Und nein, und nein, we’ll then hector George
After that wooden shooed bitch of Orange
Und Hanover the throne to beer bellies,
A flatulent Konig de Grosser, nein!

Und Jorg und Jorge and George –
Sharp, sharp, the King, the King.
Through popes swift de nasty runs over,
Novel monarch absolute, “de foe,” overcomes;
de massa ez her – de slaves, slaves afar
Porch nickers and tae makers, Jimstown boys.
Hellfire and Brimstone: John Edwards bitches abroad
While the Prince wails a new booty: wine bottles
To keep count of conquests, our noble knight,
Planting the Royal Standard, England’s Pride,
In virgin dark territories: Empire!
Impale: that vaunted club of great nations.
‘Tis a lecherous age: Sin the reward
And the wage: the new capitalist age.
Whigs and damned torries scream, shout –
Billy Pitt, bully pit – they sing right loud:
Damn war, injuns, hindoos, frogs, paddies, shit!
Charlie pissed in the paddie, but not
The Apocalpyse Now paddie, crikey!
Wrong country, wrong century, wrong Charlie.
Lie down, croppies, lie down, damned papist pigs!

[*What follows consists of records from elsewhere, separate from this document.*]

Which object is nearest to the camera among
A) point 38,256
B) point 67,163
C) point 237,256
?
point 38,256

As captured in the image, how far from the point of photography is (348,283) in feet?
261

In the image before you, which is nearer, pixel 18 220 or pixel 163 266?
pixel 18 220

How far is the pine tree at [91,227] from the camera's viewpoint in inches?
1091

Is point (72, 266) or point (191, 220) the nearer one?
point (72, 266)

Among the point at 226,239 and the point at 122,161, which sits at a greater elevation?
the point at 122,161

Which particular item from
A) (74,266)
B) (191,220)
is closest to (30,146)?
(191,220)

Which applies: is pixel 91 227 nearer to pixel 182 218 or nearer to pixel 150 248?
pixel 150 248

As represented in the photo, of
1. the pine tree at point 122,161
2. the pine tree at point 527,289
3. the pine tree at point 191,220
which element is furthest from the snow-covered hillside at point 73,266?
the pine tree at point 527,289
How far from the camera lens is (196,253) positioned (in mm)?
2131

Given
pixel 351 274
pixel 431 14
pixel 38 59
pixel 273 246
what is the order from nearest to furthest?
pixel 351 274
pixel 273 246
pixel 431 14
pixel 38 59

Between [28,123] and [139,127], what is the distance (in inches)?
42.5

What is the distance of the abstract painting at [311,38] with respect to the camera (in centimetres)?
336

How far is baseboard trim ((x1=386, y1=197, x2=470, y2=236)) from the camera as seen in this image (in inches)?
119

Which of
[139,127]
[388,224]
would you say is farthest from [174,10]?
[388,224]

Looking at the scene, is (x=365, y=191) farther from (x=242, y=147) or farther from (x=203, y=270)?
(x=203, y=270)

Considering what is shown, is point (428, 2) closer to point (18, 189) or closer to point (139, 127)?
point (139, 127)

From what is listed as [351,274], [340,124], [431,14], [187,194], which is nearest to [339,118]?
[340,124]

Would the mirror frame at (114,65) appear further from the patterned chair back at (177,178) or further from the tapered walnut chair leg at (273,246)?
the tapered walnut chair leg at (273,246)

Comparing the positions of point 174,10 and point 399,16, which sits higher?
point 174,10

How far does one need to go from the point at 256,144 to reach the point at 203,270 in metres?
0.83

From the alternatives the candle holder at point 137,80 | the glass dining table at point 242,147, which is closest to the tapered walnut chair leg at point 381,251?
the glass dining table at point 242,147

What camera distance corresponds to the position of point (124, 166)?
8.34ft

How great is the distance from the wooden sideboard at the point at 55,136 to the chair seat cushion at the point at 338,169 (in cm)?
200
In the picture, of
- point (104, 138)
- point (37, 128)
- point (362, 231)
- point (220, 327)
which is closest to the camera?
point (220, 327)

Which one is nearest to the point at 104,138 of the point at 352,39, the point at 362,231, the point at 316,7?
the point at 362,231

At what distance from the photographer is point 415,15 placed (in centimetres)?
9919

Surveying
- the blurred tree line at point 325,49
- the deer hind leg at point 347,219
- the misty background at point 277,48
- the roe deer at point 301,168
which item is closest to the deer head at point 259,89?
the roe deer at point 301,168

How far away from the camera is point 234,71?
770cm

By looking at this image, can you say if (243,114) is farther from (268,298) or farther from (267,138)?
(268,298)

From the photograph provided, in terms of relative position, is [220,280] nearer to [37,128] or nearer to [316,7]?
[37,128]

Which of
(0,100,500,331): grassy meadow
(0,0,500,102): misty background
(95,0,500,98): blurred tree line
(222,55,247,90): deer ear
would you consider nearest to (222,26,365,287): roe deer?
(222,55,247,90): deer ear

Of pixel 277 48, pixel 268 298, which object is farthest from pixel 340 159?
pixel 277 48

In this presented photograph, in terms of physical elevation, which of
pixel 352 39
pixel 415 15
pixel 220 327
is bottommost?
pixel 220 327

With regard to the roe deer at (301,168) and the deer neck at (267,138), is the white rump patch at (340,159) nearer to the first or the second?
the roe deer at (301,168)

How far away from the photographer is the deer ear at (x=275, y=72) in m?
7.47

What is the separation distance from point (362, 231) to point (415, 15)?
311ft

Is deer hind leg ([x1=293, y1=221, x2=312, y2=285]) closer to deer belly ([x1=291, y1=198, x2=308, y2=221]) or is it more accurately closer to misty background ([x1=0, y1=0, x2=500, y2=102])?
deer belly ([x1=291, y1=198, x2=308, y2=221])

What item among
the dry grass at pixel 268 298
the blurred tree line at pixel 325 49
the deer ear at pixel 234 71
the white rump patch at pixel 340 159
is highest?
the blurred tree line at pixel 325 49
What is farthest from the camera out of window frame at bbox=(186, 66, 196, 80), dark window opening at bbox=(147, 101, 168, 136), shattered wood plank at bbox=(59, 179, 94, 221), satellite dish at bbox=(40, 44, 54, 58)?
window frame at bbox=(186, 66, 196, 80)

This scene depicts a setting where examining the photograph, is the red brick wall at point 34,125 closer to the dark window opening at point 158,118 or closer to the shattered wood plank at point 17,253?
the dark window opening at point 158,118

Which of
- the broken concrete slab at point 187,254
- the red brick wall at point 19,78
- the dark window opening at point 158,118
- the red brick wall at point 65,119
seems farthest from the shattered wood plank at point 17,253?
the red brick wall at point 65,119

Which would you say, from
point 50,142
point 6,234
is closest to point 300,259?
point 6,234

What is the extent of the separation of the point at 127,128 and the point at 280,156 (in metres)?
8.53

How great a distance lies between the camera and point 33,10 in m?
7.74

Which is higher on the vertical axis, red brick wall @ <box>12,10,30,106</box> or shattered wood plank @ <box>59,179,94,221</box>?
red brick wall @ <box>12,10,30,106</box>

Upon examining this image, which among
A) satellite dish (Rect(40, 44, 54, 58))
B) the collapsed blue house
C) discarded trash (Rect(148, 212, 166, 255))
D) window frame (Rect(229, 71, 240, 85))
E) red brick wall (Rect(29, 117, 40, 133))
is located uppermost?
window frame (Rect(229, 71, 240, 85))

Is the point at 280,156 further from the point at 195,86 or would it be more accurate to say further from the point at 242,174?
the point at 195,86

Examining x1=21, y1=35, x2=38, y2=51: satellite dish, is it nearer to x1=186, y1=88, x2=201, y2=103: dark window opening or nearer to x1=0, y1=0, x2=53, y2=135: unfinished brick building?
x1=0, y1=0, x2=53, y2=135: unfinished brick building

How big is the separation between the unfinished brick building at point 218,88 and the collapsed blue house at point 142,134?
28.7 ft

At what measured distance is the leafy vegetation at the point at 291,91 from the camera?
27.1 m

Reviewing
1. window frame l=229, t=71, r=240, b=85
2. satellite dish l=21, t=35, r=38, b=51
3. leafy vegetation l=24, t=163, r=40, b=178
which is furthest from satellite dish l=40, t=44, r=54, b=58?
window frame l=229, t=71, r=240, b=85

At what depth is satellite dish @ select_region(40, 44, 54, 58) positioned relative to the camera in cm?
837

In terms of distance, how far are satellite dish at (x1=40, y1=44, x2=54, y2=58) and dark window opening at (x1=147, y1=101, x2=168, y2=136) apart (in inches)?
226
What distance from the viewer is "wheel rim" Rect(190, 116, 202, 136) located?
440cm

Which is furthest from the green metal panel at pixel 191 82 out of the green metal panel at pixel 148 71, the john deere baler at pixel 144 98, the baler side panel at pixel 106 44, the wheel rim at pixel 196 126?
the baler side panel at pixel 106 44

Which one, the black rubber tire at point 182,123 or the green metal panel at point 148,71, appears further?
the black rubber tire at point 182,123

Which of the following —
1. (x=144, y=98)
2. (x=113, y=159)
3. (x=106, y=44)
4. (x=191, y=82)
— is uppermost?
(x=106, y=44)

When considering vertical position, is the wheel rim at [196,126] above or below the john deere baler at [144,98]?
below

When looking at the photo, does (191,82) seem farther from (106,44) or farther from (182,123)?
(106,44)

And in Nord Amerigo, planters,
Puritans, rednecks, roughnecks, denial boones,
Revolt, rebirth, 1760’s spirit.
Ma monees ma own, niggaz stoln far en
Squar – they cotton rail fast, so says
The cracker Carolina don…
Right so, says the merchantman cross clasper,
Rum dealers, rum deal: England Raw!
Raw makes war, the Rock (Plymouth) would shore know!
And those vagabond shoes start walkin’ tall,
Frozen Bluecher’s bastards, blue coats valley,
Forge on a nation, niggers redmen beddammed.
Frankly: Fuck off, for all Congress would care.
Makin’ ‘Mericans, no niggers need apply…
To spite a Mad German’s royal eye.
Washing done: Ah do declare, ma teeth done
Went and rot out on mae. Gawdammit.
Guess ah’ll be pater por ma new cunt tree.
Constitutional games are the rage,
Strange Speakers and Misters strut the new stage.
Ogle on the dollar, the seal, no cross.
To think it might have been a dammed turkey.
Oh imperial clucker, gobble all
And well this new amerigo round,
From sure to shining sure, complacent
In the many fast destinies of
A swindling crew who never knew dolors
That they might not take or screw.

Interlude

And here the parle’s parse, divide, separate
Across the green Atlantic Divide
Which Melville’s Great White Dick will fiercley ride,
Chasing after Hawthorne’s Puritan hide.
While Nelson and Napoleon get cross.
Coleridge, Wordsworth, smoke opium with pride,
Kooky khans all, romans, prudence, condemned.
Emerson! emerson! The water’s fine!
Po’ man in the south, raven rabies mad.
There’s more to go, trans zen dance; the wide world.

Amerigo Round

And Loose Anne, Jeff bought her sweet valleys cheap,
Though he dunks “denuts en dark coffee” with sweet
Sassy Sally Hemings, hemming, hoing:
Ain’t no thing but the chickenwing.
No more grits, no more chittlins for her an
Them creme kolor chilluns, they had good food,
For Sally learned to eat some lean white meat.